A site in the Sara Ludy-curated Chambers Pavilion.
Go to the launch page and click it.
The first time I did it nothing happened -- the page turned white, then dark, and I thought, huh, start-up, shut-down, I've been punked.
Came back a couple days later and tried it again. If you stay on the "dark" page (longer than I did the first time) a low humming sound begins, and a 3D shape begins to emerge out of the blackness.
[Ideal viewing conditions would be a large (1920 x 1080 and up) monitor, fast internet connection, high resolution sound and good speakers. Can't vouch for this thing on a phone.]

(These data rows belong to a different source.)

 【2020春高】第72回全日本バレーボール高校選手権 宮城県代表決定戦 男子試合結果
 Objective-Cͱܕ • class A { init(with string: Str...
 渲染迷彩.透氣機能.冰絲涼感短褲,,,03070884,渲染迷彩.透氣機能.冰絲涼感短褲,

In any event, gradually increasing light on the 3D shape reveals a sleek mechanical form with airbrushed highlights, vaguely sinister curves, and somewhat incongruous striped wizard's hat cone shape on top of the form. The 3D form is turning, revealing more of its shape -- it's an industrial fan of some kind, viewed from the side, that HR Giger might have designed.
The rotations slowly increase speed and the humming gets louder. Soon the fan is spinning and the ambient hum has become a dull roar.

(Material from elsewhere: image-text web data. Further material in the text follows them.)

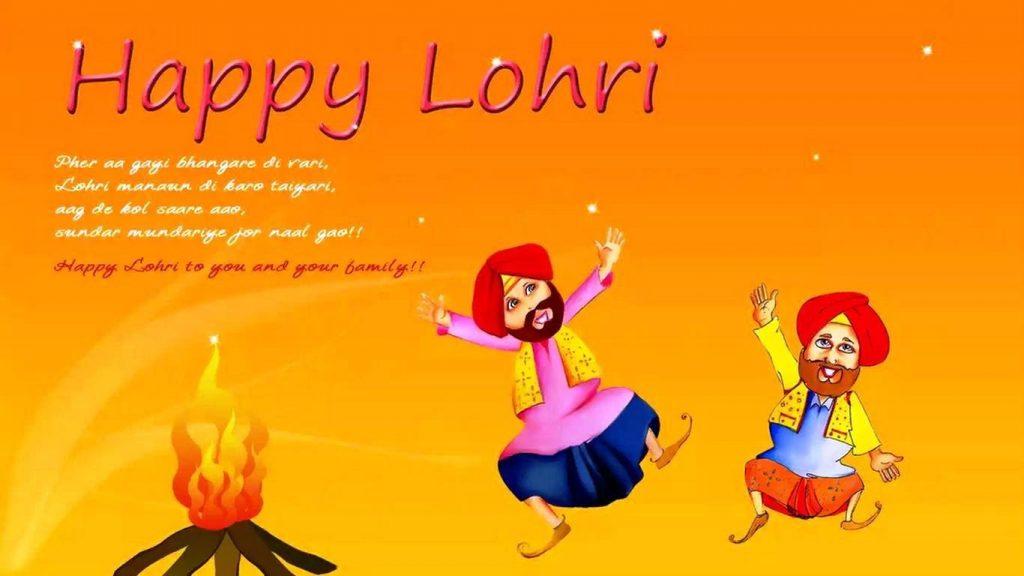 Happy Lohri 2018 GIF, Wishes, Messages, WhatsApp Status, Dp, Quotes, Shayari & Poem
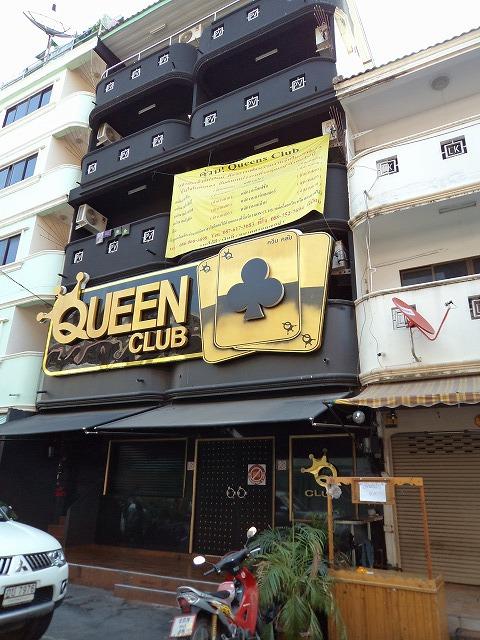 Queen Club Pattaya Area Central Pattaya Go Go Bar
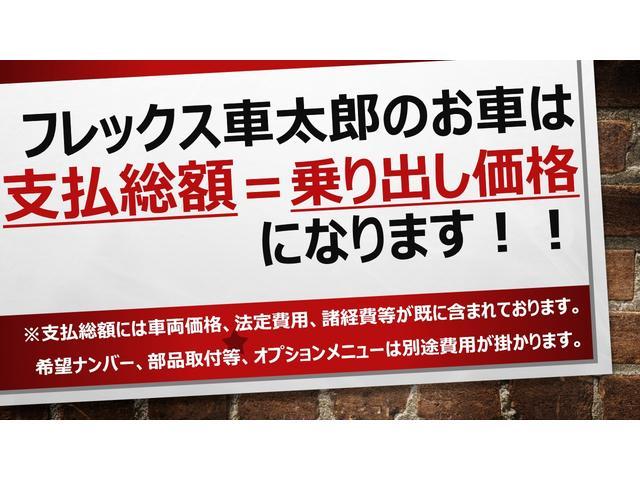 株式会社フレックス車太郎(2枚目)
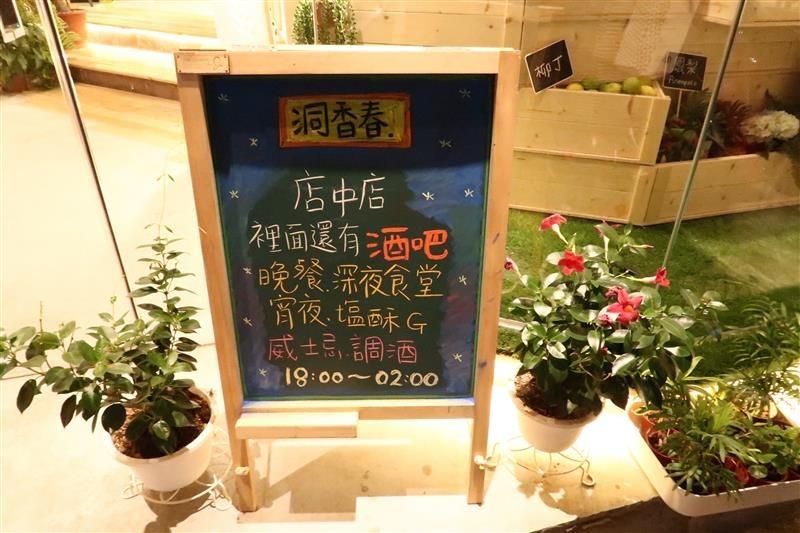 洞香春酒吧 G. Taipei 002.jpg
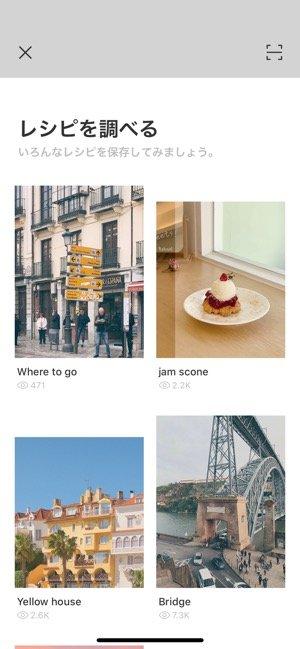 写真加工アプリ Foodie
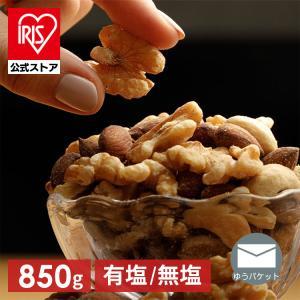 食塩無添加 3種ミックスナッツ850g   (D)
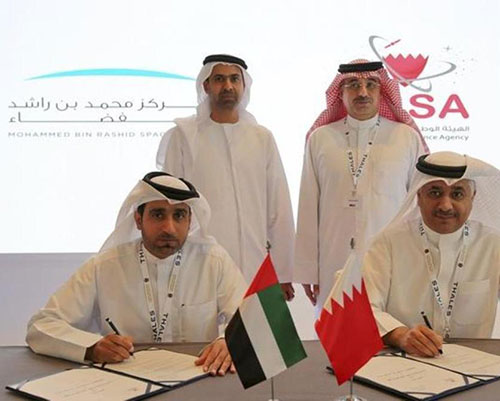 MBRSC, Bahrain's National Space Science Agency Sign MoU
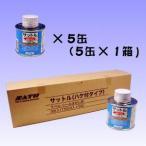 SATO(サトー) サットル (缶タイプ) シール・ラベル剥し液×5個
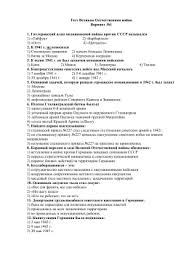 Итоги и уроки Великой Отечественной войны Вариант Великая Отечественная война 1941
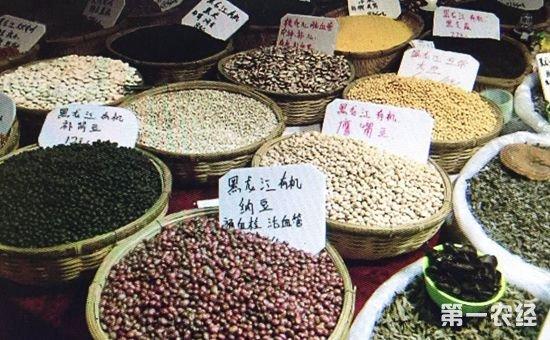 黑龙江2017年下南方组团推介优质农产品 在南方市场落地生根
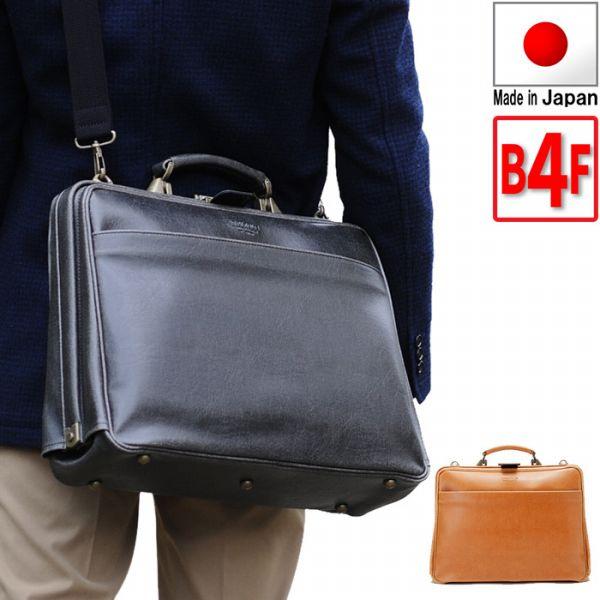 取寄品 ビジネスバッグ 本革 大開きダレス B4F 白化合皮 ワンタッチ錠前 ハンドバッグ ショルダーバッグ 22299 メンズハンドバッグ 送料無料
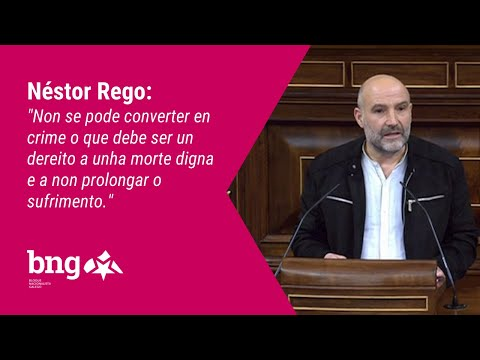 Néstor Rego vota a favor da despenalización da eutanasia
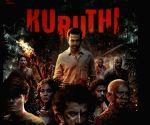 Prithviraj Sukumaran drops 'Kuruthi' poster on Vishu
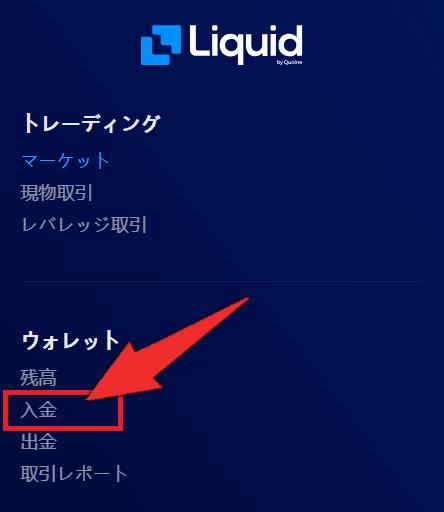 Liquidの入金手順1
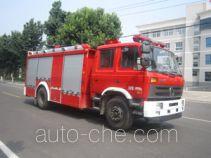 Zhongzhuo Shidai ZXF5150GXFPM50/D foam fire engine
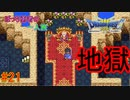 【実況】勇者ぼっち、旅に出る。 Part21【ドラゴンクエスト3】~ゼニスの城~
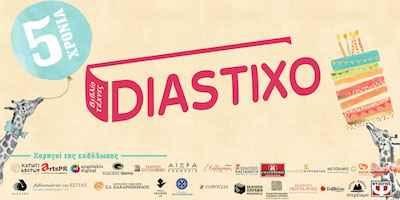 Το Diastixo.gr γιορτάζει τα 5 χρόνια λειτουργίας του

Now we've entered a realm somewhere between a wind-tunnel experiment, a renegade Hollywood FX shop, and the punk/art/industrial sublime.
The fan revs up to what Mel Brooks might call "ludicrous speed." Imagine sitting a few feet away from the blades of a jet aircraft turbine, as it encounters different exterior wind speeds and atmospheric pressures. The fan blades spin so fast they disappear, then appear to reverse motion, then disappear again. The sound is like an earthquake.
"How much can this baby handle?" is the question that applies to the turbine, the rendering engine creating the illusion, your computer and speakers, and your sanity.
At one point the illusion broke down and a striped artifact appeared in the middle of the screen -- a horizontal band. This only added to the "pushing the envelope" vibe. I mean, something's got to give. Mostly, though, you are witnessing gradations of chaos and violence as the fan blades spin at "max" and force patterns change.
Eventually the blades slow down, the noise diminishes, and the screen grows dark.
I don't think of this as computer art -- it's art, occupying the same niche that a giant wall of solid orange might have occupied forty years ago. Or a noise event with a Marshall stack in the '90s. It could be "sited" in a gallery or wherever the gear exists to replicate it. Yet it's not inconceivable that in a factory somewhere a simulation like this exists for a practical, banal purpose of testing metals stresses or the like. That is very interesting.